Problems to work on:
1. In the article about holiday services for the grieving, translate this sentence into Spanish: "Nationwide, such services are dubbed “Blue Christmas” or “Longest Night of the Year” events, a tradition dating back to the 1990s."
2. In the article about holiday services for the grieving, on what date is Central Union's "Longest Night of the Year" service usually held?
3. Carry the article about holiday services for the grieving forward from its last sentence.

━━━━━ Page extract

While everyone is bustling about to make Christmas the merriest time of the year, many barely trudge through the holidays, feeling out of step or nursing a heartache.
The down-at-heart can find solace amid like-minded souls at Central Union Church and The Cathedral of St. Andrew this year, no matter what religion they follow or don’t follow. Both services in Honolulu will be held Wednesday, and are focused on acknowledging feelings of grief or loneliness in a contemplative, subdued setting. A third service takes place at Emmanuel Episcopal Church in Kailua.
Nationwide, such services are dubbed “Blue Christmas” or “Longest Night of the Year” events, a tradition dating back to the 1990s.
Pastor Mary Herbig said Central Union chooses to call its annual service, the “Longest Night of the Year,” because it’s usually held on Dec. 21, the first day of winter, when there are the fewest daylight hours in the Northern Hemisphere. At the same time, the winter solstice is the turning point of the year when days begin to get longer — symbolic of light at the end of a dark tunnel.

━━━━━━━━━━
━━━━━ Entries shown

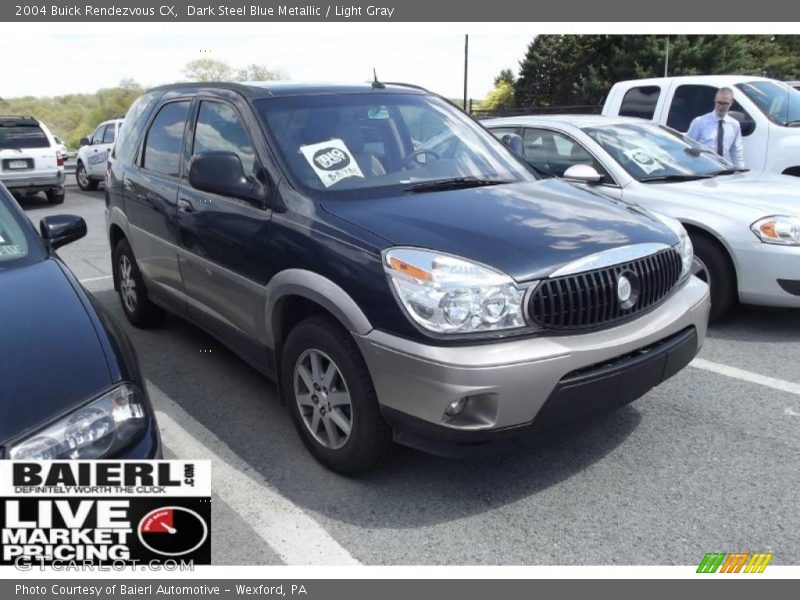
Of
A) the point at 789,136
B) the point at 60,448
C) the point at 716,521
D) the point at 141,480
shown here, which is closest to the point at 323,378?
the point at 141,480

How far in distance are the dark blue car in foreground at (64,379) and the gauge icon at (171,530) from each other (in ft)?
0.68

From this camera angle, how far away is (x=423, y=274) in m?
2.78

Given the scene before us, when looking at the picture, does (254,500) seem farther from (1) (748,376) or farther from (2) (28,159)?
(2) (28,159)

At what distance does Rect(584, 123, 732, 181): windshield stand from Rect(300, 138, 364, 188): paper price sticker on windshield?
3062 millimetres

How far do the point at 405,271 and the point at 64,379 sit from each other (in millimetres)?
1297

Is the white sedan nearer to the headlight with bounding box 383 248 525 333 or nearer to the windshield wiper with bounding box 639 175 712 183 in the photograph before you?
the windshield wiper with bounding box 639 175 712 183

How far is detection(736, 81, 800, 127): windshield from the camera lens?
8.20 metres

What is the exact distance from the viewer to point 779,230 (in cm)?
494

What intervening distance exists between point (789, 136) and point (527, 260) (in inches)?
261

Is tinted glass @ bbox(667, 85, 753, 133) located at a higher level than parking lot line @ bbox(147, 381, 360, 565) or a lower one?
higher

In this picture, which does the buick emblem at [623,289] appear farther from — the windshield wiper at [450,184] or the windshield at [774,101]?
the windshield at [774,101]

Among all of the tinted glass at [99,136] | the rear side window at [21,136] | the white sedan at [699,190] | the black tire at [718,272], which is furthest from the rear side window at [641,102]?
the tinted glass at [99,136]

━━━━━━━━━━
━━━━━ Entries shown

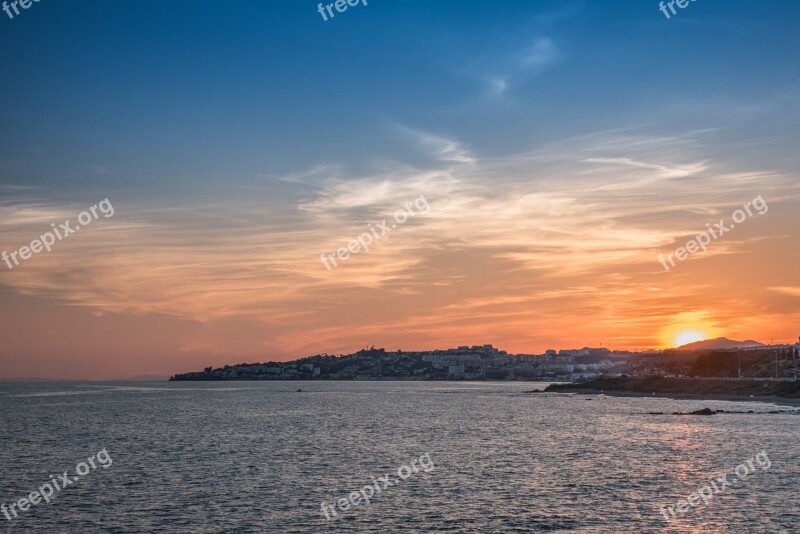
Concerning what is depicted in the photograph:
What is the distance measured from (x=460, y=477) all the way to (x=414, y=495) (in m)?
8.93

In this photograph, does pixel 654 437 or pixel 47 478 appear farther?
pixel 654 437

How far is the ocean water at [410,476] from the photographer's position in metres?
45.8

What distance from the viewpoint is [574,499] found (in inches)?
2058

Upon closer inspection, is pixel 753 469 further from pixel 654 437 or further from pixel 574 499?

━━━━━━━━━━

Responses:
1. A nivel nacional, este tipo de servicios se conocen como eventos “Blue Christmas” o “Longest Night of the Year”, una tradición que se remonta a la década de 1990.

2. It is usually held on Dec. 21, the first day of winter.

3.
Heather Barfield, an associate pastor of the United Church of Christ Judd Street said the occasion is especially fitting after two years of a pandemic for “individuals who find it hard to live in the joy that is often personified at this time of year leading to Christmas. They feel a deep sense of grief for whatever reason, it may be the loss of a loved one, a pet, a friend, maybe it’s the loss of a job. It can be just feeling the blues.” (The United Church of Christ Judd Street is coordinating the service with its sister church, Central Union.)
Barfield said it’s important to acknowledge these feelings and “to offer a sense of hope in the Christ child … that in darkness there can be light.”
The service features reflective music, not the upbeat Christmas hymns like “Joy to the World,” to enable people to contemplate their emotions; along with scriptures, prayers, readings and brief words of hope, she said.
People will be invited to light candles around the Advent wreath, and adorn a few of the Christmas trees with ornaments of different colors symbolizing grief, courage, memories and love that they select to represent their feelings.
Herbig said attendees may bring their own ornaments to hang, which may represent their current emotions or be a favorite memento of someone deceased; they can leave them on the trees, but more often they take them back home.
“It’s really beautiful,” she said. “Pastors will be stationed around the sanctuary for people to share a story with, or pray with or have someone there to hold their hand.”
Central Union started these gatherings in 2016, attended by about 70 people before the pandemic prompted drive-thru or limited-capacity events the last two years. Attendees included a mix of churchgoers of different faiths and non-worshippers. In one particularly rough year, the church partnered with the Institute of Human Services to honor the homeless who had died on the street.
The Cathedral of St. Andrew offers the same kind of experience.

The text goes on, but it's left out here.